The lawsuit—against President Trump, acting Homeland Security Secretary Elaine C. Duke, Defense Secretary James Mattis, and key members of the Pentagon—is a “constitutional and equitable challenge” to the transgender ban, led by five Jane Doe service members who “collectively have served this nation for decades in various branches of the United States military,” it reads.
The lawsuit argues that President Trump’s transgender ban lacks lawful federal justification and is discriminatory on sex and transgender status, therefore violating Equal Protection under the Due Process Clause within the Fifth Amendment.
“My experience has been positive and I am prouder than ever to continue to serve. I am married and have three children, and the military has been my life. But now, I’m worried about my family’s future,” one plaintiff told BBC News.
The lawsuit was filed through the National Center for Lesbian Rights (NCLR) and GLBTQ Legal Advocates & Defenders. For the time being, other LGBTQ rights groups are prepping lawsuits, but are waiting until the transgender military ban becomes official policy.
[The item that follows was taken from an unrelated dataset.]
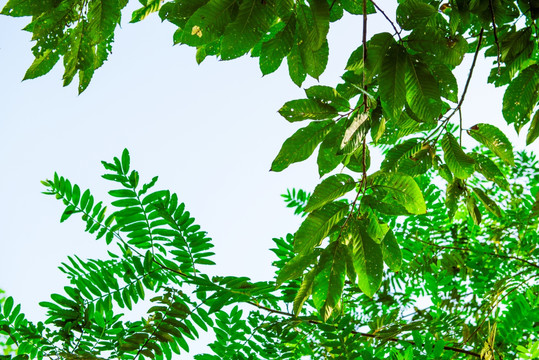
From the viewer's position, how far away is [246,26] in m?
0.78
If that happens, Lambda Legal, Outserve, and the American Civil Liberties Union may open their own lawsuits against the Trump administration.
In the meantime, NCLR argues trans military personnel are already being impacted by the proposed ban, and therefore a lawsuit is in order.
“It is critical to act now because the harms are happening now,” NCLR legal director Shannon Minter told the New York Times. “These service members deserve to know where they stand.”